As evidence of how political correctness can distort inquiry, take this New Yorker article about clashes between so-called radical feminists and transgender activists. It does sound to me like the radical feminist side has some daft views about transgender people and cares too much about safeguarding born-women's spaces, but they do ask some good questions. It really is puzzling how it could be that a biologically female woman and a trans woman are both women in exactly the same sense. What is it that makes them both women? I believe that's a hard question worth thinking about. The radical feminists asking the question may approach these things with inappropriate animus, but at least they're asking the questions. I get the impression from the article that one is no longer allowed to in some academic settings.
There is some philosophical literature on the hard question but I honestly find most of what I've read not in a purely philosophical mode. Politics is in the driver's seat a great deal, not the usual philosophical methods--analysis, thought experiments, testing claims with counterexamples, etc.

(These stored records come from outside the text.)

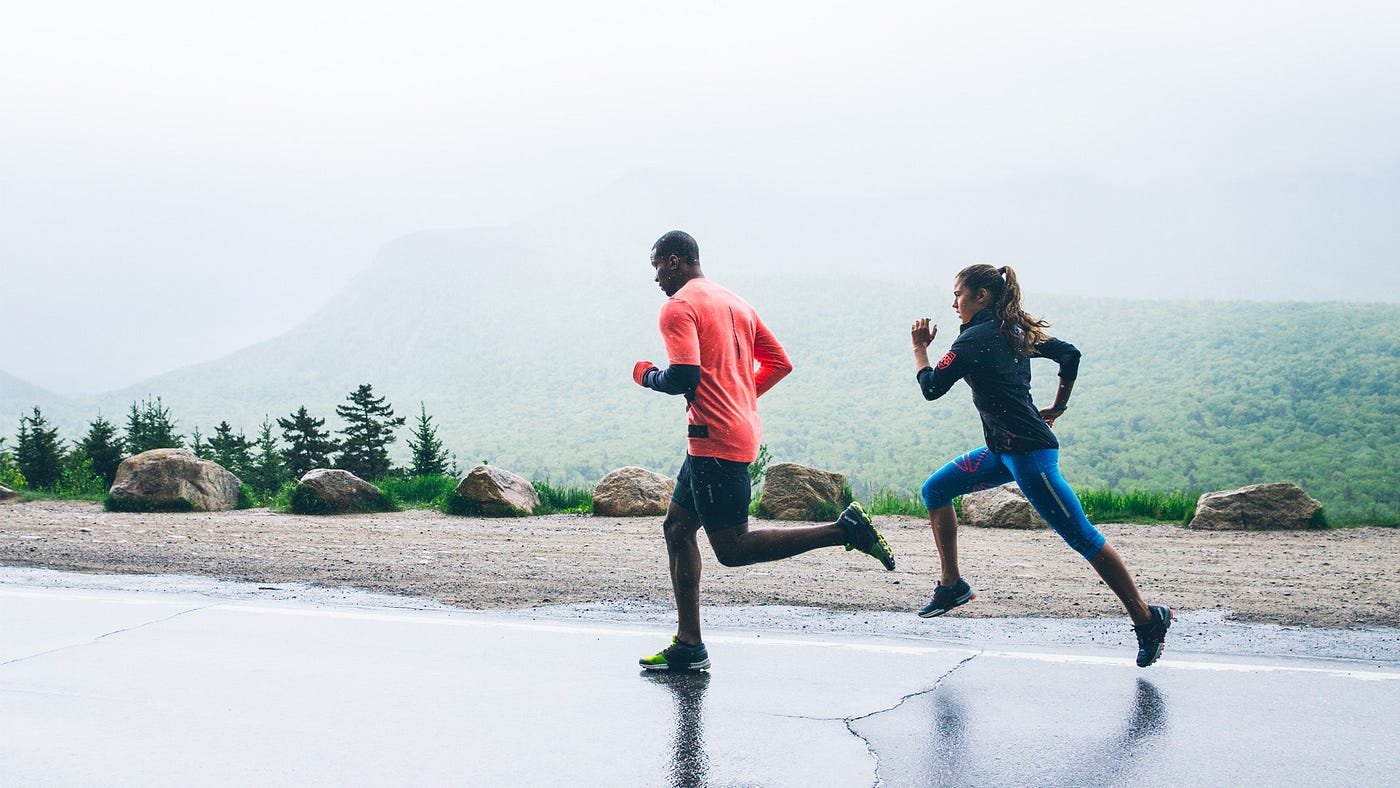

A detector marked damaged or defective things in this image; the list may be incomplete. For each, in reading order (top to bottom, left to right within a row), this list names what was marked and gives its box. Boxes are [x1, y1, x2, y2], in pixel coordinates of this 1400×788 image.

crack in pavement [0, 607, 218, 669]
crack in pavement [840, 655, 985, 788]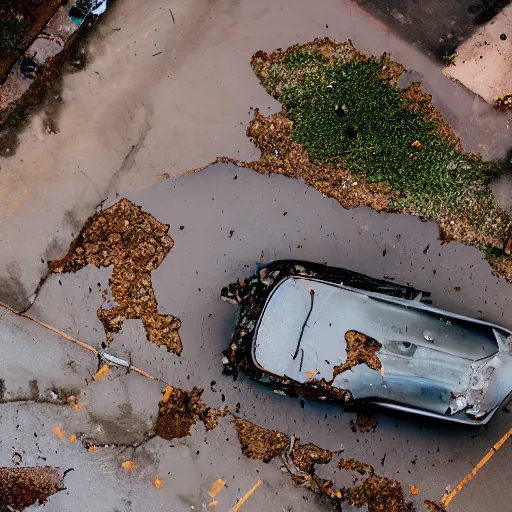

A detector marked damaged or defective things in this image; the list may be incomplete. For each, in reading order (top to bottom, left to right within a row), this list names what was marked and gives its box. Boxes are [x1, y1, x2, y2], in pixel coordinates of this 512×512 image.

damaged car [222, 260, 512, 424]
crushed car frame [222, 260, 512, 424]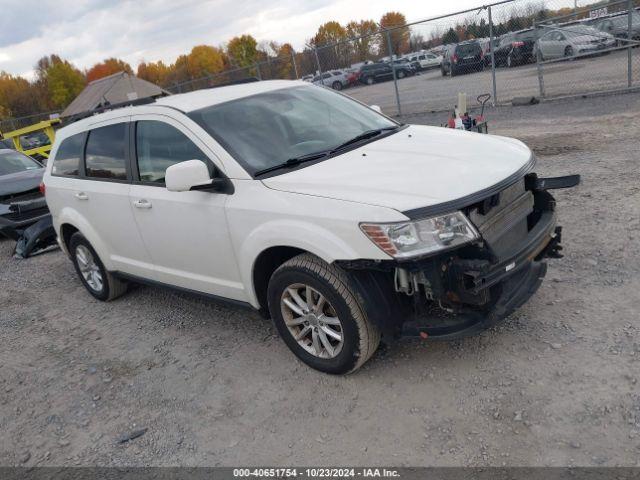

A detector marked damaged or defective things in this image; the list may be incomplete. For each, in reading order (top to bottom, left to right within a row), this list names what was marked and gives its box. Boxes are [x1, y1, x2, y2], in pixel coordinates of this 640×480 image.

damaged hood [0, 168, 44, 200]
damaged hood [262, 124, 532, 213]
broken headlight [362, 212, 478, 258]
front-end damage [340, 172, 580, 338]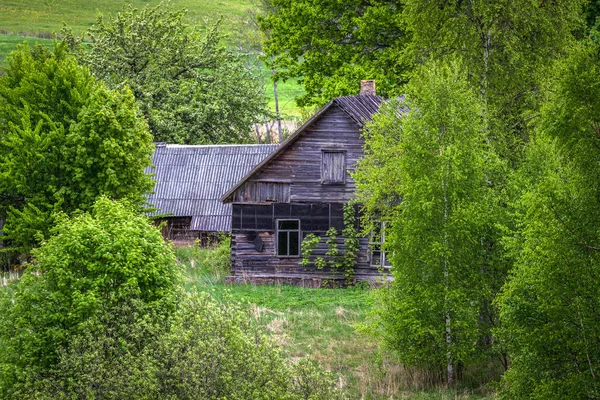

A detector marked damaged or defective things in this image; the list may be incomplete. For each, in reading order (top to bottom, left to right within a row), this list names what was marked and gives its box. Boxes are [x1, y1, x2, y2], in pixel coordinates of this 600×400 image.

So people say things that would not withstand philosophical scrutiny, if the topic were something politically neutral like causation, or intentionality, or reference, or whatnot.
What does gender, or transgender, have to do with parenting? The question I'm trying to tackle is whether parents should care about or cultivate gender differences at all. But as a preliminary, I tackle the metaphysics of gender. Are girls/women and boys/men two naturally distinct groups? Interesting, difficult question. I'd really like to approach it as a philosophy question, not as a matter of politics.